29-41 West 29th Street
John Daly, reputed to be the wealthiest gambler in New York at his death on April 26, 1906, opened a gambling house at 39-41 West 29th Street in 1885. The original building is gone, replaced by a commercial building erected in the early 20th Century. Nevertheless in its day — the “wide-open days” of New York, “John Daly’s” was a nationally known house of gambling that remained opened for nearly 20 years. Interestingly, such a notable establishment did not even appear in the list of locations uncovered during the Williams trial (see below).
Daly, like his mentor, Morrissey, was someone who played both sides of the track. A known gambling promoter for 30 years, he also served for a time as a congressman shortly after the Civil War. He was known as a philanthropist and a generous employer and even when his houses were closed by the police he kept his employees under pay and permitted them to make homes of his clubhouses.
The Trial of Captain Williams
There are probably two reasons we cannot identify additional houses of gambling: 1) they were trying to hide themselves from honest policemen and lawmakers as well as anti-vice preachers; and 2) the corrupt authorities ignored gambling operations, and hence, there are few public records of prosecutions, arrests or convictions.
Indeed, the infamous Captain Alexander (Clubber) Williams, the head of the 29th Precinct — The Tenderloin Precinct, was put on trial by the Board of Police Commissioners for failing to suppress gambling in his precinct.

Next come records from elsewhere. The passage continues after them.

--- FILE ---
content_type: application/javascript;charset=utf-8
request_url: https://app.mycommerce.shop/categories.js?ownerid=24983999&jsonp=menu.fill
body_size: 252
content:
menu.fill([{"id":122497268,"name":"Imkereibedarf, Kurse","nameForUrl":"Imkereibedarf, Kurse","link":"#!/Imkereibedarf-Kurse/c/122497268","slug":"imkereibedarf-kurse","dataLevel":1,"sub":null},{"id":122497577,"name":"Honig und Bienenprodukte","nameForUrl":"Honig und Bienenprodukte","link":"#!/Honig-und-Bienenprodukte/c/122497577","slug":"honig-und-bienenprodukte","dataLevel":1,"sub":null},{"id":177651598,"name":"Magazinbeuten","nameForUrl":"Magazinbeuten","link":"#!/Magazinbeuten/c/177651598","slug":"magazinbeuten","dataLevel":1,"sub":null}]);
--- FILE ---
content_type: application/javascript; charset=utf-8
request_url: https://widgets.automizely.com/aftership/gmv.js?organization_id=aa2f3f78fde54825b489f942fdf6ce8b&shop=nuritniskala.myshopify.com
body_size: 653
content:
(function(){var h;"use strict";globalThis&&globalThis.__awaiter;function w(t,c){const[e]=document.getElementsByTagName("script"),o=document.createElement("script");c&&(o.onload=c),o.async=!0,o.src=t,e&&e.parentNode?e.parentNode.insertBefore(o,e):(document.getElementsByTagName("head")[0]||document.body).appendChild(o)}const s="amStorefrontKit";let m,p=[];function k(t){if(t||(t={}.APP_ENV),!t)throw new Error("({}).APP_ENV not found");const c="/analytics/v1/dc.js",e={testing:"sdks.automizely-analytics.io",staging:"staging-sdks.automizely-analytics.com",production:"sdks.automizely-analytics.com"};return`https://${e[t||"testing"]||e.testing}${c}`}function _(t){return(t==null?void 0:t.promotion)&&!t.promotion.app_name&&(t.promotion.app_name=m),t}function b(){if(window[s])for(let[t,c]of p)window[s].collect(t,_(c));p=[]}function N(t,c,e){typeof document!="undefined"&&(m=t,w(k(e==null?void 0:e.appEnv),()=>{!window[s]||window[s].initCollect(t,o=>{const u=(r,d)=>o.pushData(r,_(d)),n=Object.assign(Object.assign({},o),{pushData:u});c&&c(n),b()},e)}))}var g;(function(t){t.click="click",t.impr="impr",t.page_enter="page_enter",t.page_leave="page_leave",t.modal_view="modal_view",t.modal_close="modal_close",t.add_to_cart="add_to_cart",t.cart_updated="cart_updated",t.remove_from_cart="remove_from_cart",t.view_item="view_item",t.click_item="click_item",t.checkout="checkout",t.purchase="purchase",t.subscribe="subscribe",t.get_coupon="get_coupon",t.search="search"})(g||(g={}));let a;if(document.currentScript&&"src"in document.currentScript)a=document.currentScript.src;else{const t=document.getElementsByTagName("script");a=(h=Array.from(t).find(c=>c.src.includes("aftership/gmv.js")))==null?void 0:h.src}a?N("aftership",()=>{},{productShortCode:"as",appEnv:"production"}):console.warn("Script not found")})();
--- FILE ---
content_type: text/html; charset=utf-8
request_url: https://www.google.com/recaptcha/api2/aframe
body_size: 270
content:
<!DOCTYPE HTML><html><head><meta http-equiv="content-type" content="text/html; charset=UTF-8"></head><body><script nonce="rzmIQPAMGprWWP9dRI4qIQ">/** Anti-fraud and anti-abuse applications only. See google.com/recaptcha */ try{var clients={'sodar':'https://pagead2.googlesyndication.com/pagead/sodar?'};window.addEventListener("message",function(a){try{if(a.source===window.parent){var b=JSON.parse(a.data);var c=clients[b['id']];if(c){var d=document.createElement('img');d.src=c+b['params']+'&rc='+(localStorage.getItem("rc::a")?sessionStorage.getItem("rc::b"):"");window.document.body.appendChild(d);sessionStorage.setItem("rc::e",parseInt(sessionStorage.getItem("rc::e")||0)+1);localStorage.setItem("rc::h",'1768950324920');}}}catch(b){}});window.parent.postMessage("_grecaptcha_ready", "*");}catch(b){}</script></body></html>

During the trial, detailed written accounts were provided of gambling equipment taken from the following NoMad addresses: 6 West 29th Street, 50 West 31st Street, 61 West 31st Street, 58 West 31st Street, 41 West 28th Street. Williams’s attorney tried to argue that someone was maliciously targeting Williams by only sending investigators to the 29th Precinct and that the seized equipment was old and hadn’t seen use in a long time, although no confiscation document descriptions suggest that.
Captain Williams made no previous report that the houses raided were suspected of being involved in gambling and naturally had not brought charges against them. Instead, he contended that he and his police force were unaware or unable to detect any gambling operations in the area. He went as far as to say he had seen known gamblers hanging around the streets and surmised that they were there because there was no gambling action going on due to the presence of his men’s surveillance or the neighborhood. All of this, despite that the Superintendent of Police’s own son had confessed to gambling in the 29th Precinct and it was his confession that lead to the investigation of the houses raided.
While it was clearly it was bribes that blocked his ability to see illegal gambling operations, William’s was not only exonerated of failing to suppress gambling crimes but also was advanced to the post of Inspector.
Fifty-five witnesses, including clergymen and prominent businessmen, swore that several hundred complaints against the district had been filed in the preceding 18 months that only one establishment had been raided. Pondering this and the fact that six gambling parlors were uncovered as the result of a single investigation, resulting from the Superintendent’s son’s complaint, one wonders how many gambling houses flourished in a Satan’s Circus awash in bribes and corruption.